Zitat von Nachtlicht:Wer offline in seinem Leben schon passende Partner gefunden hat, wird das auch online hinkriegen.
Da muss ich leider widersprechen. Ich habe bisher meine Partnerinnen ausschließlich offline kennengelernt.
Das letzte mal habe ich vor über 10 Jahren eine Singlebörse benutzt und auch nur mehr um "mal zu schauen".
Dieser "Wiedereintritt" in die Online-Welt war für mich ein Kulturschock.
Zitat von Nachtlicht: Es ist einfach nur ein anderer Weg der einleitenden Kontaktaufnahme, der Rest des Spiels "Kennenlernen" läuft letztlich immer nach den gleichen Regeln.

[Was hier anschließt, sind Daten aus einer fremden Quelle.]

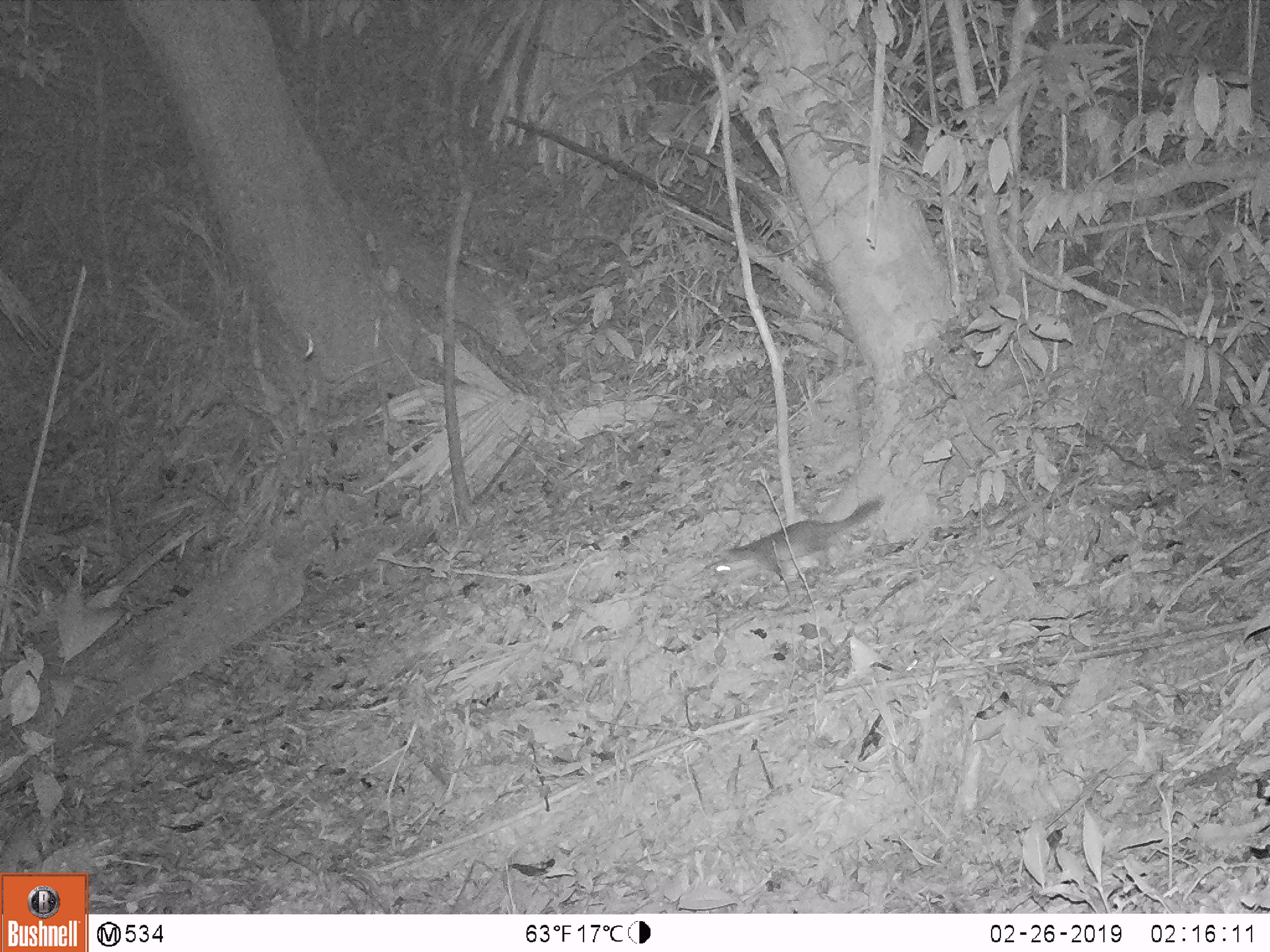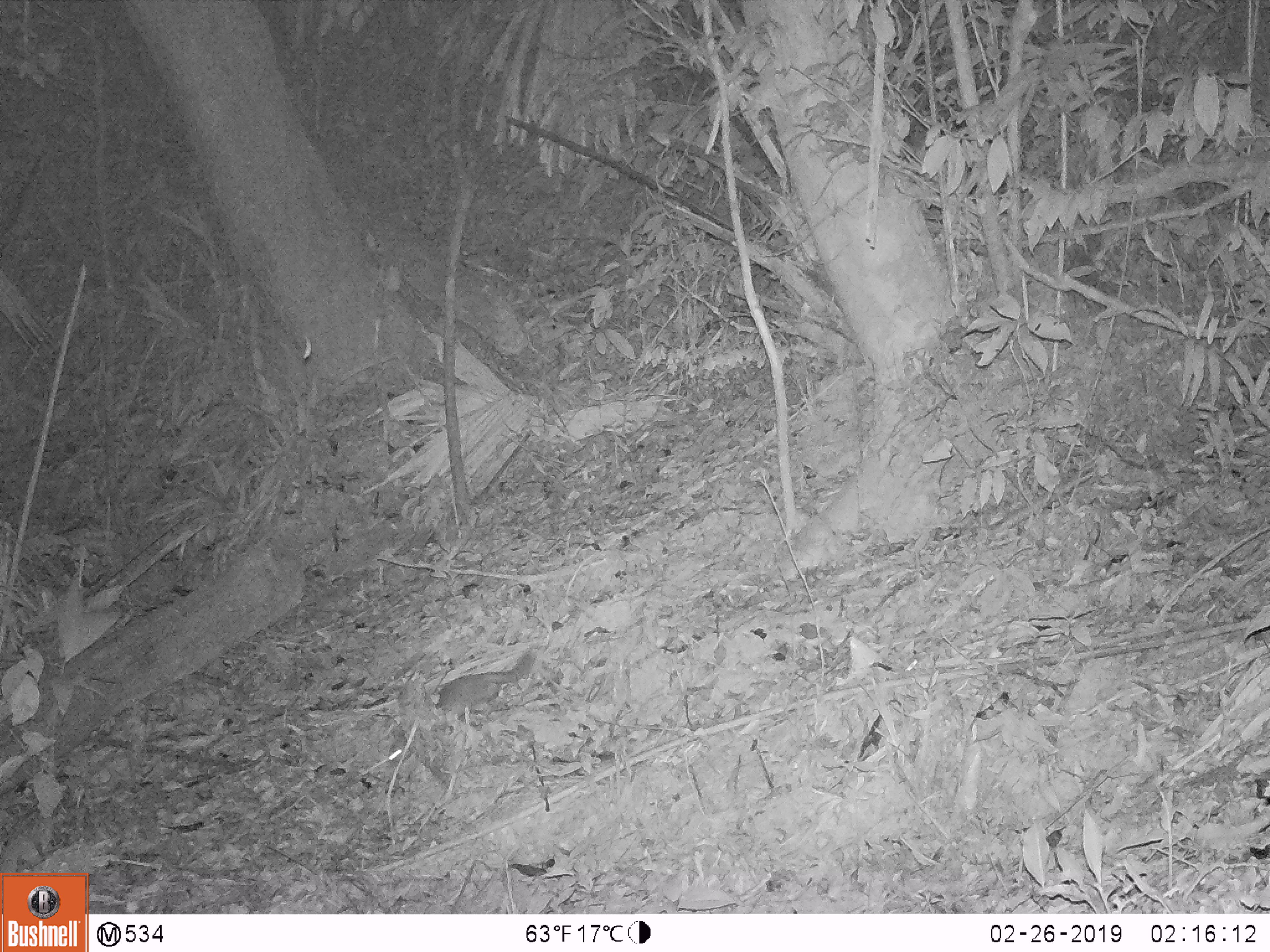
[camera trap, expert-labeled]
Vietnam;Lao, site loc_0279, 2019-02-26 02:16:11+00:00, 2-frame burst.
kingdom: Animalia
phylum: Chordata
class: Mammalia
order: Carnivora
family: Mustelidae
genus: Melogale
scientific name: Melogale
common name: ferret badger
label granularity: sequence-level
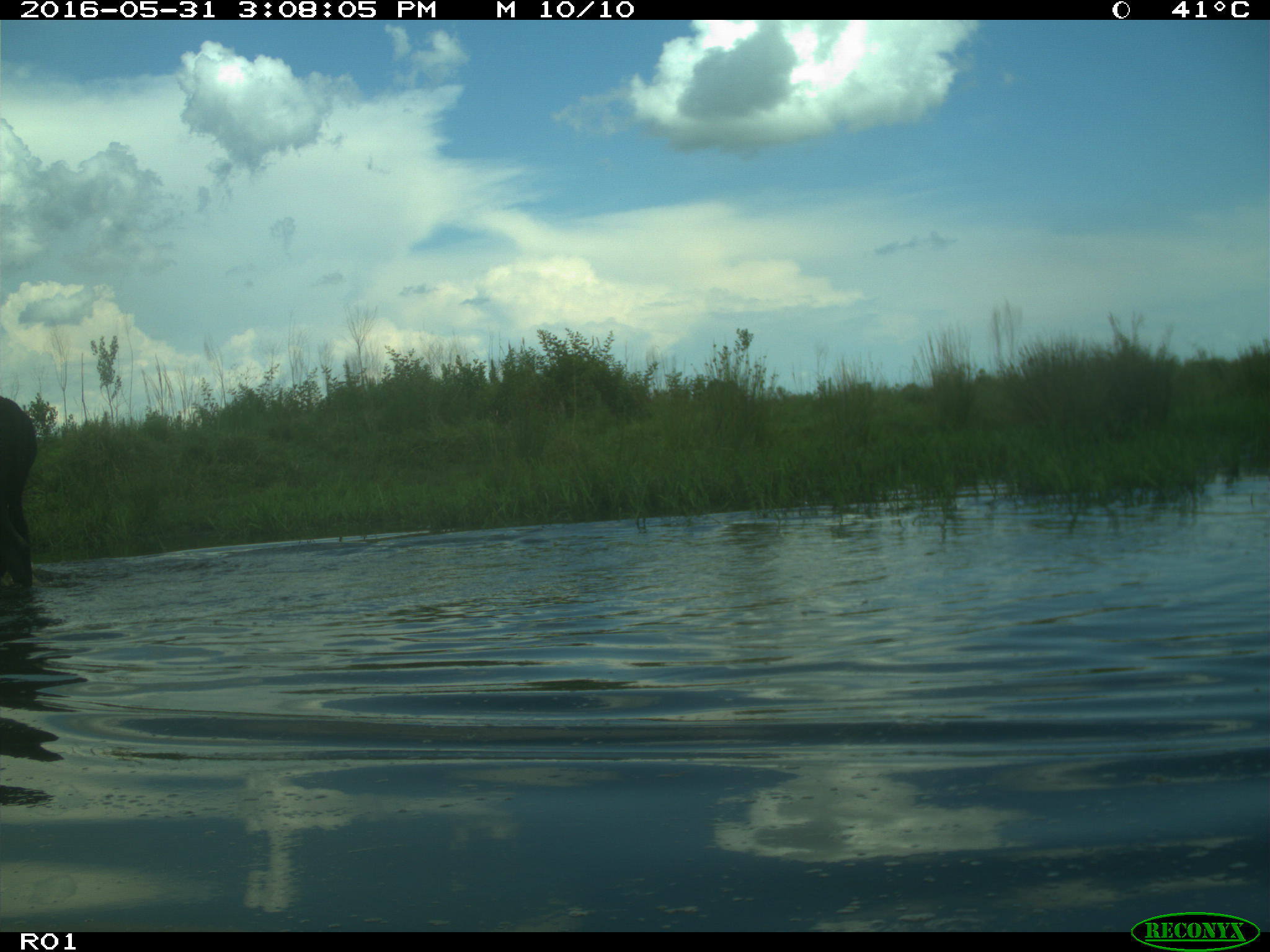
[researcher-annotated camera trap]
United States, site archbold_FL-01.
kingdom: Animalia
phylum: Chordata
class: Mammalia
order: Artiodactyla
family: Bovidae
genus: Bos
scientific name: Bos taurus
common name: domestic cow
Bos taurus (domestic cow).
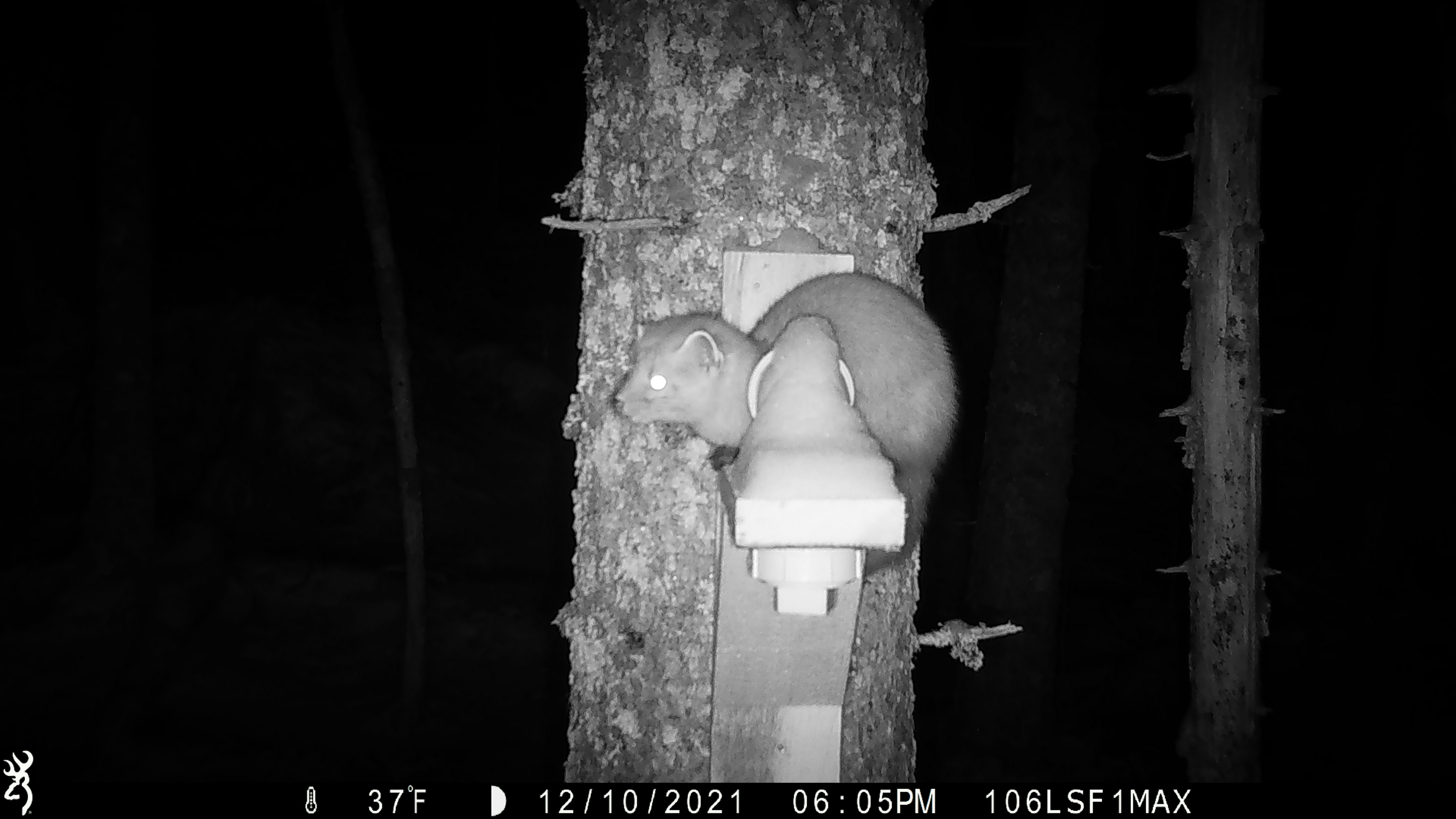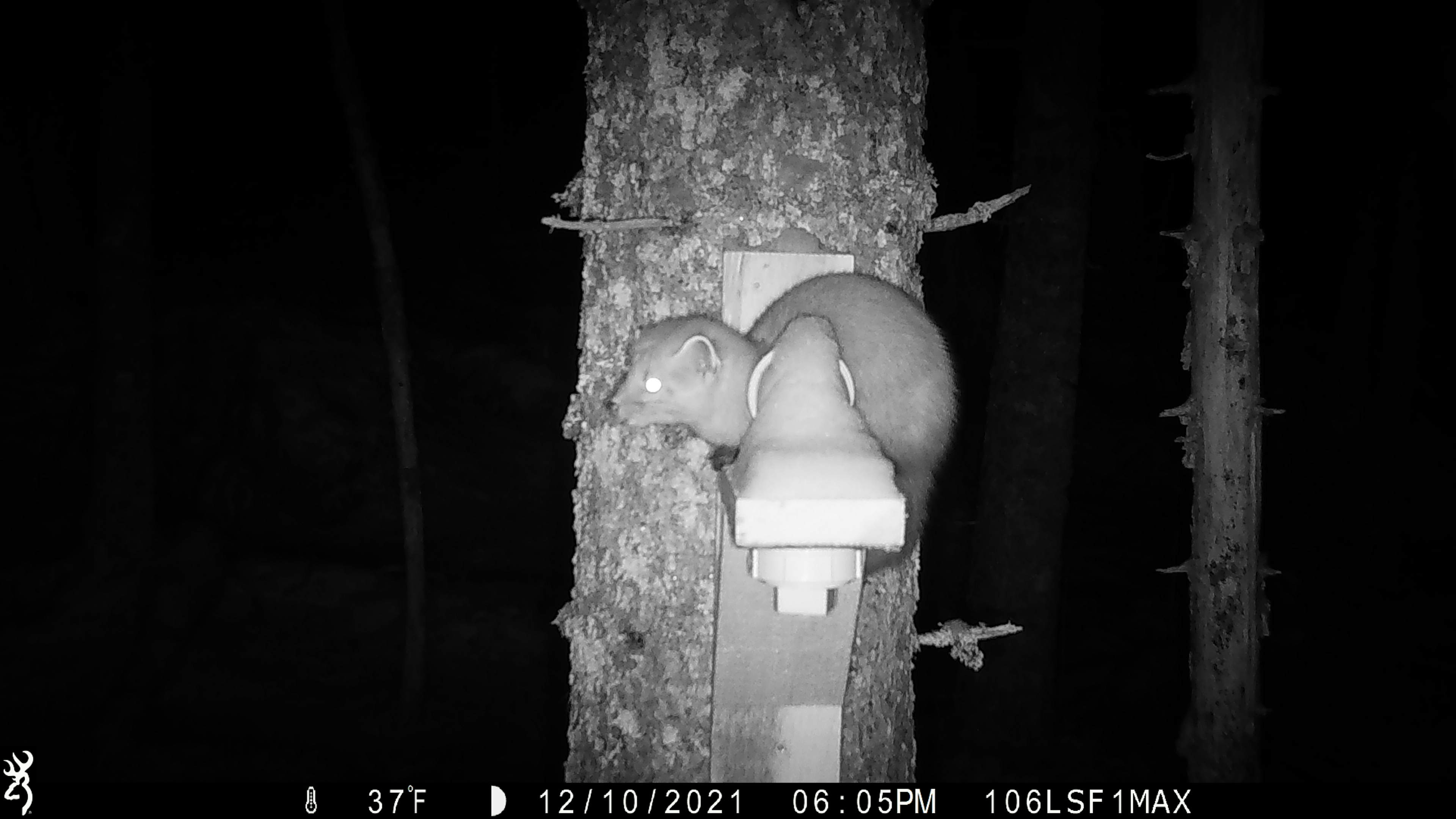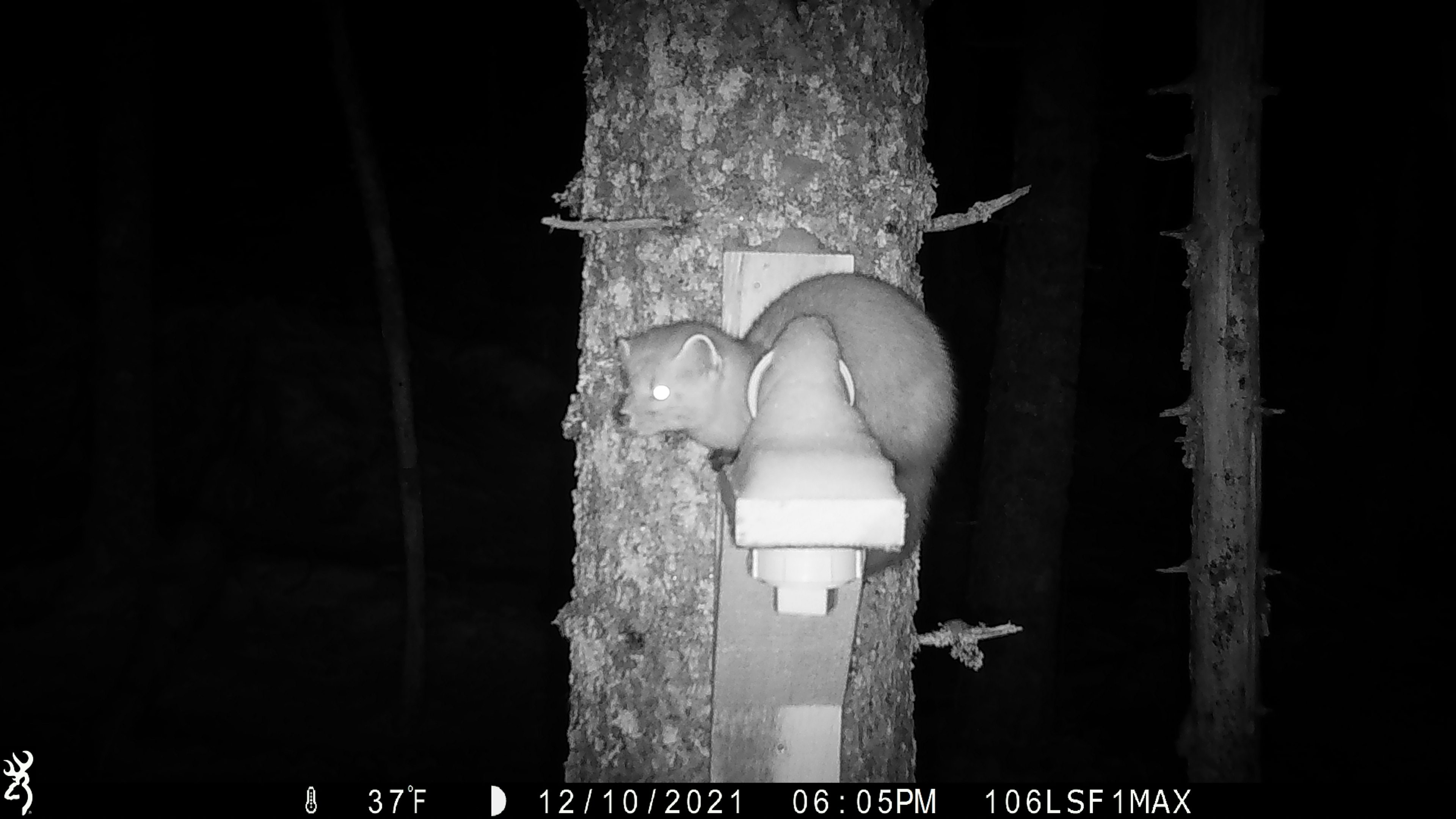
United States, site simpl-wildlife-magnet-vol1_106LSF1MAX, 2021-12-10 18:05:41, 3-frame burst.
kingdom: Animalia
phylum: Chordata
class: Mammalia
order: Carnivora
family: Mustelidae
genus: Martes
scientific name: Martes americana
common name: american marten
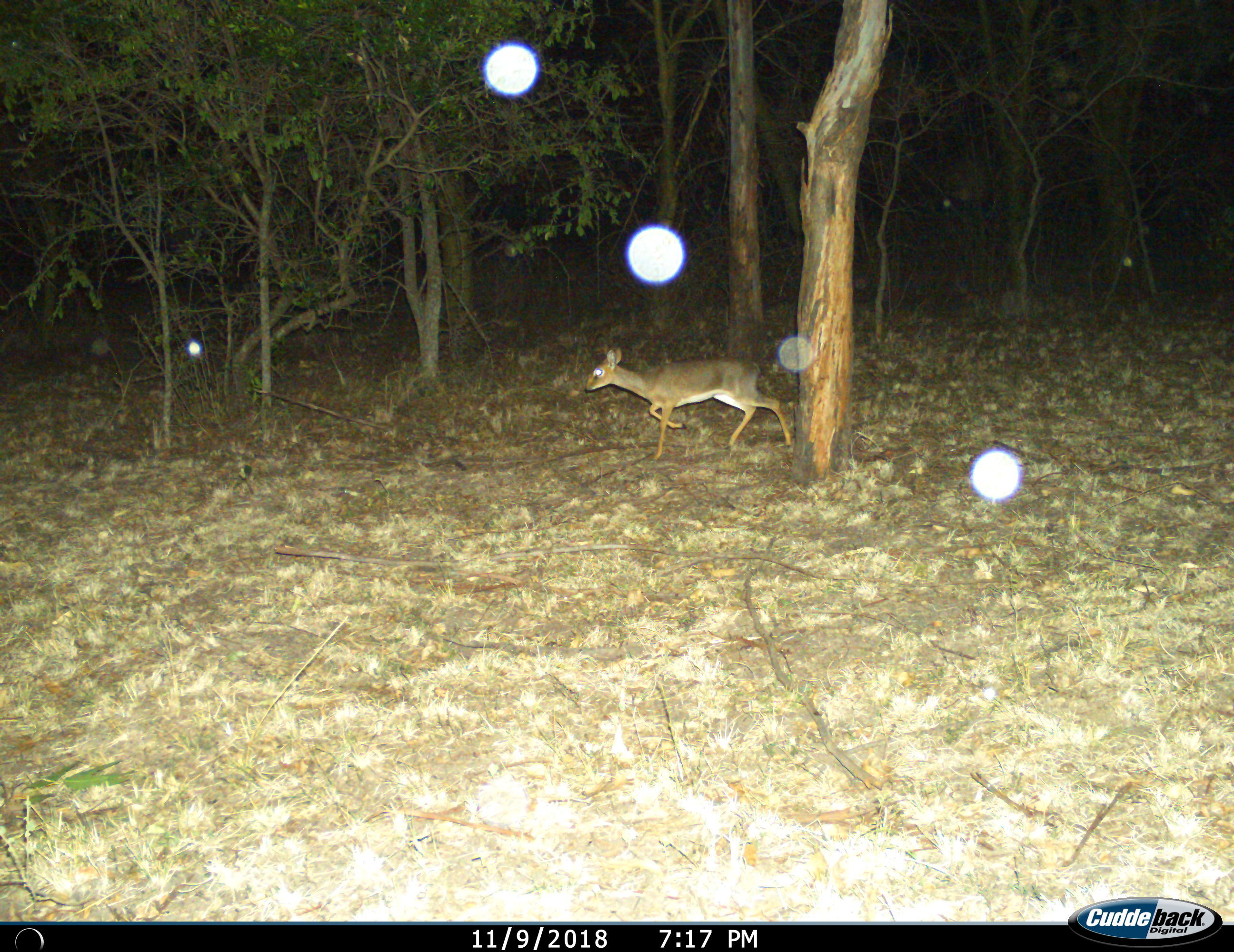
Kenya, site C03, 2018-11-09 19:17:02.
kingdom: Animalia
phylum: Chordata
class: Mammalia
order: Artiodactyla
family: Bovidae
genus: Madoqua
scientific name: Madoqua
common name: dikdik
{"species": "dikdik (Madoqua)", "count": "1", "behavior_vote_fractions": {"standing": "0%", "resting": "0%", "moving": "100%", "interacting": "0%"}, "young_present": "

Das stimmt, allerdings ist der Weg bis zum eigentlichen Kennenlernen das Problem.
Wenn mir damals eine Frau gefallen hat, habe ich versucht sie in ein Gespräch zu verwickeln. Das ist über Tinder und Co. doch kaum noch möglich. Da wird zwischen Tür und Angel mal geantwortet und man muss sich zwischen 10 anderen Typen mit den sie zeitgleich schreibt, durchsetzen.
Ein weiter Punkt ist, dass ich ein Mensch bin, der non-verbal flirtet. Ich brauche Körperkontakt und Augenkontakt. Auch das ist in Singlebörsen nicht möglich. Und natürlich muss es mir auch Spaß machen mit der Frau zu flirten, sonst komme ich nicht in Stimmung. Online fühlt es sich irgendwie wie ein Vorstellungsgespräch an. Von Flirtstimmung keine Spur.
Es gibt bestimmt Männer, die das über Nachrichten hinbekommen. Ich gehöre aber leider nicht dazu.
Zitat von Nachtlicht:Am Ende läuft es aber darauf hinaus, ob man selbst in der Lage ist, a) auf andere Menschen in der ein oder anderen Weise attraktiv zu wirken
Attraktivität ist für mich mehr, als ein hübsches Gesicht und ein toller Körper.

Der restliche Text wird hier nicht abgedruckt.